### Extract

--- --- ---

# SPF Open



## Guest (Aug 4, 2004)

14th May 2005 will see the first World Physique Federation affiliated contest in Scotland. It will be an open show with competitors welcome from all over, there will be a team of 10 qualifying to go to Italy 2 weeks later to compete in the WPF European Championships which the SPF will pay for.

For more info mail the Scottish Physique Federation on [email protected]


----------



## Guest (Aug 13, 2004)

Now booked meadowbank Stadium where the Commonwealth games were held, venue holds 1000 people and has excellent facilities.

Anyone fancy entering of MuscleChat?


----------



## Guest (Sep 23, 2004)

Competition sounds great. If I were not organising the Mr south coast show around the same time I would definately be up for it

J


----------



## EXTREME (Aug 5, 2005)

UPDATE - the date of the show has now changed to the 7th of may.

Stuart Core and Chris Wall guest posing, 4 trade stalls confirmed so far.


----------



## Guest (Jan 14, 2005)

id do it but as im 17 and its in scottland there aint a hells chance of me getting there wiv college and my aprentership


----------



## EXTREME (Aug 5, 2005)

excuses already! If you want to compete nothing will stop you, pinch your folks car and drive up, you can sleep in my garage!


----------



## Guest (Jan 18, 2005)

shame id pinch the car if only i new how to drive lol my first lessons next friday


----------



## 3752 (Jan 7, 2005)

--- --- ---

### Items
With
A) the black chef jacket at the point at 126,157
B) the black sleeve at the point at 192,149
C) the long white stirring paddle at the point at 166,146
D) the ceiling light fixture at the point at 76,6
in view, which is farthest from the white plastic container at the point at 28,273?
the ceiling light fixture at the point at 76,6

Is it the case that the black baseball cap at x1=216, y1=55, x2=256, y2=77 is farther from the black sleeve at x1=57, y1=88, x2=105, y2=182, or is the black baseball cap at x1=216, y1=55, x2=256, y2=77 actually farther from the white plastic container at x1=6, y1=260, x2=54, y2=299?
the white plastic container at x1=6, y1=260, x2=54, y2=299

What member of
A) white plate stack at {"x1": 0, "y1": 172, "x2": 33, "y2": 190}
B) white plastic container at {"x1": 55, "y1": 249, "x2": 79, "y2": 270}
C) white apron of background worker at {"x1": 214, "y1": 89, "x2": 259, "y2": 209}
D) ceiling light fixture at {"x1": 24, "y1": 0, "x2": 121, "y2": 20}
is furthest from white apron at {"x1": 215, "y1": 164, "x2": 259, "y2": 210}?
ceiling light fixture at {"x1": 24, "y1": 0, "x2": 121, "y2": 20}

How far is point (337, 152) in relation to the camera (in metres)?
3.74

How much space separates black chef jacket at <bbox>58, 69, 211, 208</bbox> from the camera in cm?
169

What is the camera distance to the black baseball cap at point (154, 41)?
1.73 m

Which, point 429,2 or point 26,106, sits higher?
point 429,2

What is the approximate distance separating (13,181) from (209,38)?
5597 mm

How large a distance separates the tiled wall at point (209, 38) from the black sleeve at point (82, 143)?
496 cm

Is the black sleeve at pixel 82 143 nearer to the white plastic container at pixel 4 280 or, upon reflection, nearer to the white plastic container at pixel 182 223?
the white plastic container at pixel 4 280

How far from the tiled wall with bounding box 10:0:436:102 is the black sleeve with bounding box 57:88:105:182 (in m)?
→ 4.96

--- --- ---

### Directive 1
In the thread about the SPF Open, why does the poster who signs as J say he would not enter the show? Answer in one to three sentences.
### Directive 2
From the SPF Open thread, write out the passage between "## Guest (Aug 4, 2004)" and "(Aug 13, 2004)", inclusive.
### Directive 3
Write what comes next in the SPF Open thread, picking up from where it stops.
The entries stand apart from the SPF Open thread and are a separate body of material.

### Exercise response 1
He is organizing the Mr south coast show around the same time. If not for that, he says, he would definitely take part.

### Exercise response 2
## Guest (Aug 4, 2004)

14th May 2005 will see the first World Physique Federation affiliated contest in Scotland. It will be an open show with competitors welcome from all over, there will be a team of 10 qualifying to go to Italy 2 weeks later to compete in the WPF European Championships which the SPF will pay for.

For more info mail the Scottish Physique Federation on [email protected]


----------



## Guest (Aug 13, 2004)

### Exercise response 3
i will be there i think i will have an hard time with compulsaries though as i am sure they will be called in Scottish..... :lol:


----------



## EXTREME (Aug 5, 2005)

I get little pictures along the front of the stage for you English and the head judge will point to them as he calls the pose out - in Scottish!


----------



## 3752 (Jan 7, 2005)

your all heart D!!


----------



## EXTREME (Aug 5, 2005)

NEW DATE 7th MAY! New guest poser confirmed, with 25 inch arms, this guy puts most British professionals to shame!


----------



## Pete1436114491 (Nov 3, 2003)

Bump for results


----------



## EXTREME (Aug 5, 2005)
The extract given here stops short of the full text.